Implantée à Faulquemont, en Moselle, l’usine Allgaier France pourrait ne pas célébrer ses 50 années d’existence en 2027. L’ouverture, cette semaine, d’un premier round de négociations avec les organisations syndicales doit établir les contours du plan de sauvegarde de l’emploi (PSE) annoncé le 3 juillet dernier. Un plan destiné à accompagner la fermeture du site industriel où travaillent 180 personnes, pour un chiffre d’affaires de 65 millions d’euros en 2023.
L’équipementier automobile est directement impacté par les difficultés de sa maison-mère, l’Allemand Allgaier, déclaré insolvable en juin 2023, un an après son rachat par le groupe chinois Westron. Dans un communiqué, la direction d’Allgaier France explique que "la contraction du marché de l’automobile et surtout les difficultés du groupe Allgaier – qui ont conduit à la faillite de la maison mère en Allemagne – ont eu pour conséquence que les clients ont décidé de ne plus passer aucune commande à la société filiale Allgaier France". L’entreprise estime que cette situation contraint la direction à envisager un PSE, "les tentatives pour trouver un repreneur n’ayant pas abouti à ce jour".
Aucune nouvelle commande depuis deux ans
Important fournisseur de Daimler, l’usine mosellane est donc directement impactée par la situation d’Allgaier un groupe d’environ 2 000 personnes pour un chiffre d’affaires de 377 millions d’euros au titre de l’exercice 2023, basé à Uhingen, près de Stuttgart et administré de manière provisoire par le cabinet d’avocats allemand Pluta.
Un porte-parole de l’administrateur judiciaire rappelle que les salariés du site de Faulquemont ont été informés "très tôt" de la situation de l’entreprise qui "n’a reçu aucune nouvelle commande depuis environ deux ans". Le porte-parole ajoute que "la cession d’Allgaier France s’inscrivait dans le cadre d’un vaste processus de fusions-acquisitions visant à céder la division Automobile du groupe". Selon cette source, un dernier investisseur potentiel a annoncé son retrait fin 2024, en conséquence Allgaier Automotive, en Allemagne, poursuivra ses activités jusqu’à fin 2025, mais devra fermer après cette date.

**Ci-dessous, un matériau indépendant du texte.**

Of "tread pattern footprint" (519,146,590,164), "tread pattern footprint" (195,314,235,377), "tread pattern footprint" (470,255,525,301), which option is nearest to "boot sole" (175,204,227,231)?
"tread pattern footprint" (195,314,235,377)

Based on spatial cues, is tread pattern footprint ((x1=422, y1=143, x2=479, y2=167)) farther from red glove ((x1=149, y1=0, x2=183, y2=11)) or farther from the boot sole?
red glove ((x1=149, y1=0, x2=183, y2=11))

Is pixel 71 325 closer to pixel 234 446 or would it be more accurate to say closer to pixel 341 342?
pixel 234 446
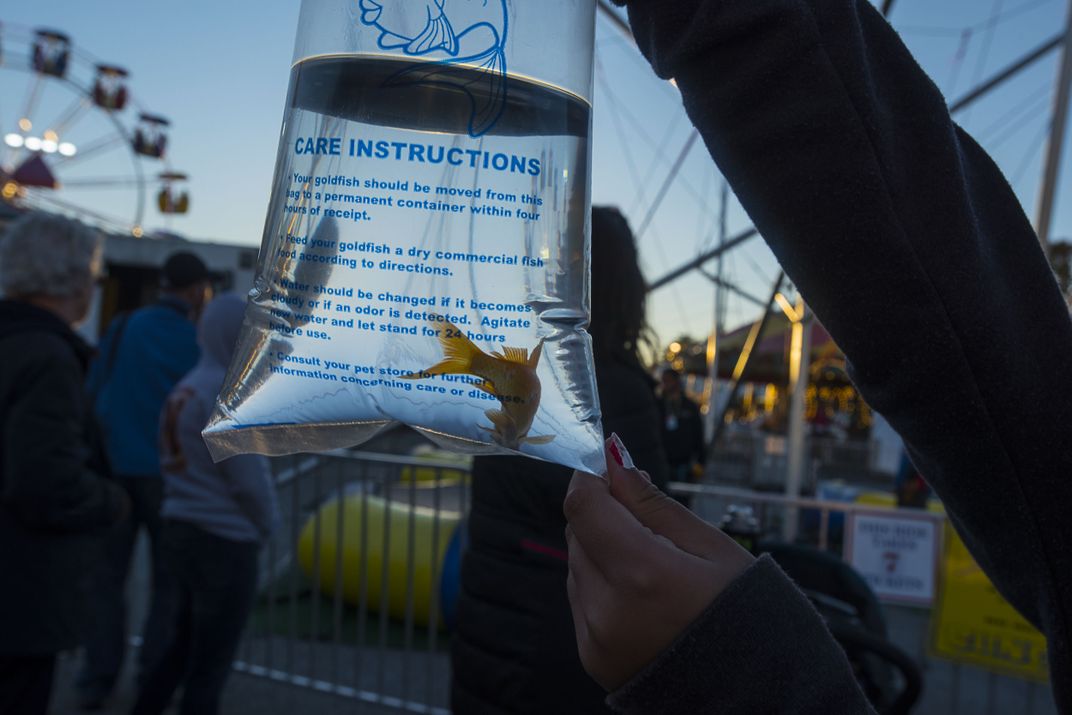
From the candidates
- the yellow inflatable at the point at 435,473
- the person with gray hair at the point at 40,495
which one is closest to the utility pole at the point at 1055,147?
the yellow inflatable at the point at 435,473

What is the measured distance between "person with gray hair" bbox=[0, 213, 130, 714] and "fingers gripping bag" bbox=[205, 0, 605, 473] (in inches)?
79.5

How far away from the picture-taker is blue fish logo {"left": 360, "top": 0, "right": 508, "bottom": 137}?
63cm

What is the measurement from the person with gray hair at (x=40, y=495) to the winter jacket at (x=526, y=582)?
116 centimetres

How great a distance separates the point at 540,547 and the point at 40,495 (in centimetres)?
143

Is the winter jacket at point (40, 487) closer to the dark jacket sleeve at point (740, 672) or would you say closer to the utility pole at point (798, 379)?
the dark jacket sleeve at point (740, 672)

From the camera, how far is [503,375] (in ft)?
2.13

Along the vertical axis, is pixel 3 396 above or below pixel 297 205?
below

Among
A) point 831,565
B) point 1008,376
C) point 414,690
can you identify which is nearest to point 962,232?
point 1008,376

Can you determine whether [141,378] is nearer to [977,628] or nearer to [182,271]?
[182,271]

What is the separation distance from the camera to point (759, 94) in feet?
2.31

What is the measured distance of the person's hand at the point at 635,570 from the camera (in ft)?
1.95

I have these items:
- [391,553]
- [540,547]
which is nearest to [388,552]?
[391,553]

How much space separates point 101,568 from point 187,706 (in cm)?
109

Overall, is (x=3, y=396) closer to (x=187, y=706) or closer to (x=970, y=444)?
(x=187, y=706)
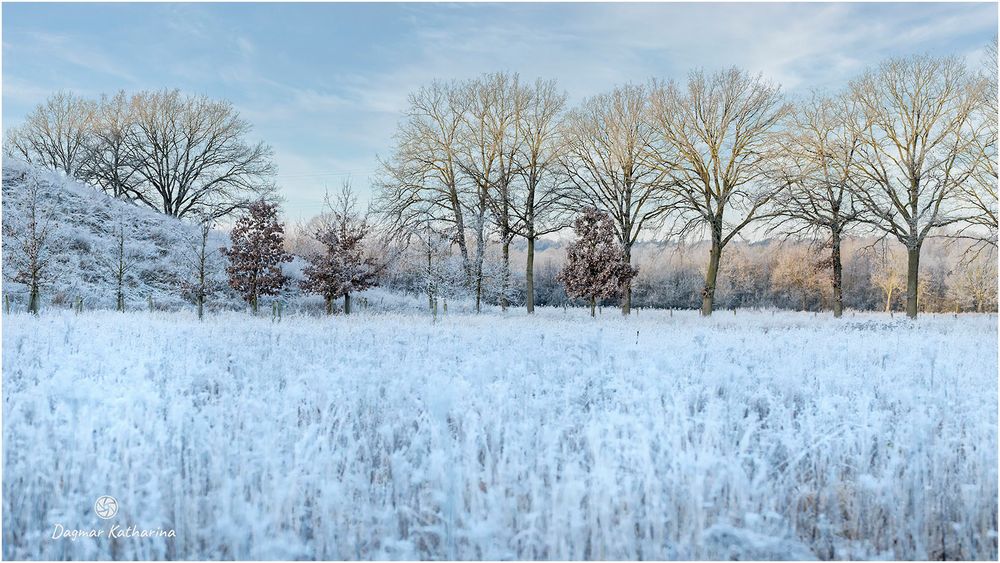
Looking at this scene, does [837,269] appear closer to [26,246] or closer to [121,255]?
[121,255]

Produits fabriqués en France en fin de vie
Dans ce contexte, le porte-parole du cabinet Pluta dresse un tableau plutôt sombre des perspectives de reprise de la filiale hexagonale, "car les produits fabriqués en France sont en grande partie en fin de vie et aucun engagement d’achat ferme de la part des clients n’a été pris au-delà de 2025". Le cabinet indique que les carnets de commandes actuels, remplis avec ces pièces devenant obsolètes, permettent de maintenir l’activité jusqu’au 31 mars 2026, mais pas au-delà.
Laurent Bourgeois, délégué syndical CFDT chez Allgaier France, évoque une inquiétude "particulièrement vive parmi les salariés" et explique que la perspective de fermeture est d’autant plus difficile à envisager que l’annonce du PSE intervient "après deux années de résultats financiers records".
Première filiale du groupe à l’étranger
Ouverte en 1977 sous le nom d’Ateliers d’emboutissage de Faulquemont, l’usine lorraine était la première filiale de production à l’étranger du groupe familial fondé en 1906. Elle s’est fait un nom dans la fabrication de pièces de structure destinées au marché automobile, mais également d’éléments de toits ouvrants, de boîtes de vitesses ou encore de systèmes de transmission.